La législation trudeauiste et la constitution de 1982 forment des obstacles majeurs au nationalisme québécois, mais ce triomphe du trudeauisme sur les esprits au Québec en constitue un plus formidable encore. Il nous remet sous la coupe d’un vieux démon qu’on croyait avoir enfin chassé en 1962 avec la campagne « Maîtres chez nous » et en 1977 avec la loi 101, le complexe de minoritaire qui nous empêche de nous concevoir comme norme culturelle et globale de notre propre État et ce, depuis trop longtemps.

 

 

 

 

 

[1] Nous nous permettons de référer, sur cette question, au texte suivant : C.-P. Courtois, « Cité libre, Duplessis et une vision tronquée du Québec » dans Xavier Gélinas et Lucia Ferretti (dir.), Duplessis, son milieu, son époque, Québec, Septentrion, 2010, p. 52-75.

[2] Pierre Trudeau, « Manifeste démocratique » (1958), dans Yvan Lamonde et Gérard Pelletier, Cité libre : une anthologie, Montréal, Stanké, 1991, p. 101.

[3] Dans « De quelques obstacles à la démocratie au Québec », Cité libre, 1958, version française d’un article paru dans The Canadian Journal of Economics and Political Science, la même année.

[4] Il remporte la course à la chefferie à la fin de 1967, suite à la démission de Lester Pearson, et sera premier ministre du Canada d’avril 1968 à juin 1979, puis de nouveau de mars 1980 à juin 1984.

[5] Cette gauche s’éloigne des combats traditionnels de l’ancienne gauche, marxiste comme social-démocrate, qui misait sur les luttes des travailleurs et le prolétariat comme agent révolutionnaire ou force d’appui du réformisme. La nouvelle gauche mise au contraire sur les intellectuels, les militants, les étudiants et la contre-culture pour opérer une transformation radicale de la société, remettant en cause les fondements de l’autorité, de la tradition et de la culture occidentales. Dans cette conception, l’immigration et le tiers-mondisme peuvent être mobilisés en faveur d’une critique de la culture occidentale, comme le féminisme, la libération sexuelle, l’individualisme, etc.

[6] Cas notoire : avec la nouvelle politique économique, le gouvernement Trudeau est intervenu dans la régulation du prix du pétrole au détriment du développement des jeunes provinces de l’Ouest. On pourrait aussi mentionner l’industrie nucléaire fédérale exclusivement centrée sur l’Ontario, etc.
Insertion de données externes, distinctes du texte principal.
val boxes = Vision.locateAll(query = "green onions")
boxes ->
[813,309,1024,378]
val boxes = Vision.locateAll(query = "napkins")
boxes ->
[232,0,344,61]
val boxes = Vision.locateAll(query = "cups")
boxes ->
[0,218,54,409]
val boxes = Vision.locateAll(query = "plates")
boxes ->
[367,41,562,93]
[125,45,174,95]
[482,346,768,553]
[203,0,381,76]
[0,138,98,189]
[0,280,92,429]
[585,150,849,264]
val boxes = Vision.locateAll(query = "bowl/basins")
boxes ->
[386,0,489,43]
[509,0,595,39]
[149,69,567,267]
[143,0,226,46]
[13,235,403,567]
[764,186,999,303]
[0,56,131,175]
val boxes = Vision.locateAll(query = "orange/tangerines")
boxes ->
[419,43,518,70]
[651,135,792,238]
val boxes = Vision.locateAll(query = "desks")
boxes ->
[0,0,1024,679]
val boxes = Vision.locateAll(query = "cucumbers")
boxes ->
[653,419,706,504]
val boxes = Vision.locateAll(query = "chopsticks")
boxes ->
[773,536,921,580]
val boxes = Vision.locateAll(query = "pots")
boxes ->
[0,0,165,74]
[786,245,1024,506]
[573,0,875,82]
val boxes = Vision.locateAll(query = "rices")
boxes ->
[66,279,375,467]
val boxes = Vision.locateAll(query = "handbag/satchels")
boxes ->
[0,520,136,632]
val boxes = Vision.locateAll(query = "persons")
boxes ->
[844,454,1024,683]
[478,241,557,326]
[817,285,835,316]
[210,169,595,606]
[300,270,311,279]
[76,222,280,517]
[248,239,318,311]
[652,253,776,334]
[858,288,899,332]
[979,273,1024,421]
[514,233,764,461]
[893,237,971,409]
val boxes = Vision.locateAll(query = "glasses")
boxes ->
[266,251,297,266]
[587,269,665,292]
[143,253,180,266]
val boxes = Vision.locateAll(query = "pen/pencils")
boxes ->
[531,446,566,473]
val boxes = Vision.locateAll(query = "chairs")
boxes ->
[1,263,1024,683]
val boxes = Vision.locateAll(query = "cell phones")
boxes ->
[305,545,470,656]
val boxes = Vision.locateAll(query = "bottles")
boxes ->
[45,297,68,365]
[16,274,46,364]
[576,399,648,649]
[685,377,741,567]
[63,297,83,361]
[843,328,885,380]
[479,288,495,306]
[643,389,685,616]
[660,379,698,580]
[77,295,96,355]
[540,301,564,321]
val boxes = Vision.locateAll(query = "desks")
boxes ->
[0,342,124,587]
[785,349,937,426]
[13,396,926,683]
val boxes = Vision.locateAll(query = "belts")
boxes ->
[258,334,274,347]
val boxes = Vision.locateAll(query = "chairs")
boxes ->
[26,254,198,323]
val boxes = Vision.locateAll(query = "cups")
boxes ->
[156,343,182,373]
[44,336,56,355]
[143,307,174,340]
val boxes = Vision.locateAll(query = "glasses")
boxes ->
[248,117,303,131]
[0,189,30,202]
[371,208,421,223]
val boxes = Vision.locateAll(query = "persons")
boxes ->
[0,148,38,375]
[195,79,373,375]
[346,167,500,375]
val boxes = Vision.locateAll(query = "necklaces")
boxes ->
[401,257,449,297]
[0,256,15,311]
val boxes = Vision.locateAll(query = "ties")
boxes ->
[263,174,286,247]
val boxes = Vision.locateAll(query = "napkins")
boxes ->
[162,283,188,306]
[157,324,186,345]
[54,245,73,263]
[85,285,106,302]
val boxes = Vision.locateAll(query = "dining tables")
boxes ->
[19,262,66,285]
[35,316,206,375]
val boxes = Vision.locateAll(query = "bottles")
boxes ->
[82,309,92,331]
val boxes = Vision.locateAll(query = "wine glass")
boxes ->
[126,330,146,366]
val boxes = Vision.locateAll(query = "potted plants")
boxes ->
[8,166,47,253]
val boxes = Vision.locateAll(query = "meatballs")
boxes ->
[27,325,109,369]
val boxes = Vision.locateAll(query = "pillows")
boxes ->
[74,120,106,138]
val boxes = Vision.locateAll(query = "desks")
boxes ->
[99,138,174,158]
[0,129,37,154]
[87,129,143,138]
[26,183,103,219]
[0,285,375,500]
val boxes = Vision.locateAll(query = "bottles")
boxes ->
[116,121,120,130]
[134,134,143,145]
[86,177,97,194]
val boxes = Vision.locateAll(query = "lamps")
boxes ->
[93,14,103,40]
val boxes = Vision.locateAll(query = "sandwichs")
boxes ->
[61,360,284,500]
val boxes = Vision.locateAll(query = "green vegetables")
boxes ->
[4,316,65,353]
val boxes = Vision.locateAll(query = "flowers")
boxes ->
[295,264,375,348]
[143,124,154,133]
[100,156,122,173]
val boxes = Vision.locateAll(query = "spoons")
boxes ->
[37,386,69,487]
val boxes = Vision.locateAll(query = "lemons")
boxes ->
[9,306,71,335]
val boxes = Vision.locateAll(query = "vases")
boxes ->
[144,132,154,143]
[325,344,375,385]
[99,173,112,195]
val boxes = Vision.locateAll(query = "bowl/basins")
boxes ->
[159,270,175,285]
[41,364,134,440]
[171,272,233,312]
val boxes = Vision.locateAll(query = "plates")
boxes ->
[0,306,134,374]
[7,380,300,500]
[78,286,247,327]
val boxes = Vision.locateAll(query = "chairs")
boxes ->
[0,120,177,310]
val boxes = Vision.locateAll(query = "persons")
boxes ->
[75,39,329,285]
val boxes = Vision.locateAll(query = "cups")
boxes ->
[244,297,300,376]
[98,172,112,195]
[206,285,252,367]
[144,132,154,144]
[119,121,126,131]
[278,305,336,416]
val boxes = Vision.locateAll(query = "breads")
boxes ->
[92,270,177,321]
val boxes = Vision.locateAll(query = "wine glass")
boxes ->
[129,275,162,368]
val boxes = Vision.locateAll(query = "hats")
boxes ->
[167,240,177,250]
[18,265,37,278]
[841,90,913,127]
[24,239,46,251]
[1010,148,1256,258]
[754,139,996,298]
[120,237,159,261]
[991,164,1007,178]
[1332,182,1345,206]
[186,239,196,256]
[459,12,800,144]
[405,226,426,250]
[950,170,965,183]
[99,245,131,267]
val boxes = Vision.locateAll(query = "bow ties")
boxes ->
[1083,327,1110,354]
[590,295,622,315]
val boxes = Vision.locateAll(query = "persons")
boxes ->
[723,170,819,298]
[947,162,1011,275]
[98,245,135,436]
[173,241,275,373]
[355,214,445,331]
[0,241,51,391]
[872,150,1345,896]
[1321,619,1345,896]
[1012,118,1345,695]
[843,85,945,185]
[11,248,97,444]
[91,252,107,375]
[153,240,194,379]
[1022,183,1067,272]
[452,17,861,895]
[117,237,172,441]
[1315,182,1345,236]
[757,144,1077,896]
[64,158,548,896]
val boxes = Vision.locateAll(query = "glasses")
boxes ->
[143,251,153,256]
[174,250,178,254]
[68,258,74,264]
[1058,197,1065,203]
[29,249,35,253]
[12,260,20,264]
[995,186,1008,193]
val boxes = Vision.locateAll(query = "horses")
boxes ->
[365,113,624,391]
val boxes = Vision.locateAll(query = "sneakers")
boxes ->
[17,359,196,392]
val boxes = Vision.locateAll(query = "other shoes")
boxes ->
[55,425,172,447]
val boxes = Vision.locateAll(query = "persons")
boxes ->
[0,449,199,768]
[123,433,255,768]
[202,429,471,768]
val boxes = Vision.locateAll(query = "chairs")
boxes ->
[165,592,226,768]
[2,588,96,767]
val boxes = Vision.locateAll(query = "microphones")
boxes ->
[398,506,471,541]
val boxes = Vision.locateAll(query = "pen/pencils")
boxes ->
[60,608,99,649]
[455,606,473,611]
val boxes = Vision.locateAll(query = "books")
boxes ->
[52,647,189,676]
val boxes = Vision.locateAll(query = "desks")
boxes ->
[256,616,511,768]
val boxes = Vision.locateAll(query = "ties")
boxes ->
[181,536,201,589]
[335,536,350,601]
[7] Voir Lionel Groulx, « L’histoire gardienne des traditions vivantes » dans C.-P. Courtois et Danic Parenteau, Les 50 discours qui ont marqué le Québec, Montréal, CEC éditions, 2011. Ce texte avait initialement été reproduit dans le volume Directives en 1937 et les textes de Groulx ont récemment été mis en ligne sur le site de la Fondation Lionel-Groulx.

[8] Dans son discours « Finies les folies » prononcé à Montréal le 19 octobre 1969, Trudeau, alors premier ministre, accuse Radio-Canada d’être favorable au séparatistes et menace de fermer la société si cela ne change pas immédiatement du tout au tout. Ce discours est reproduit dans C.-P. Courtois et Danic Parenteau, Les 50 discours qui ont marqué le Québec, Montréal, CEC, 2011.

[9] En octobre 1970, lorsque deux cellules du FLQ enlevèrent le ministre québécois Pierre Laporte, qui sera tué, et le haut-commissaire britannique à Montréal, Trudeau choisit d’appliquer la loi sur les mesures de guerre pour en finir avec le petit mouvement terroriste. La loi suspend les droits civils et permet de détenir des gens sans justification pendant 90 jours. Il est notoire que parmi les centaines de sympathisants souverainistes arrêtés, une écrasante majorité n’avait aucun lien avec le FLQ.

[10] Dans « Nationalisme canadien-français et laïcisme au XIXe siècle », Recherches sociographiques, vol. IV, no 1, 1963, p. 62.

[11] Voir Éric Bédard, « La trudeauisation des esprits » dans Recours aux sources, Montréal, Boréal, 2011.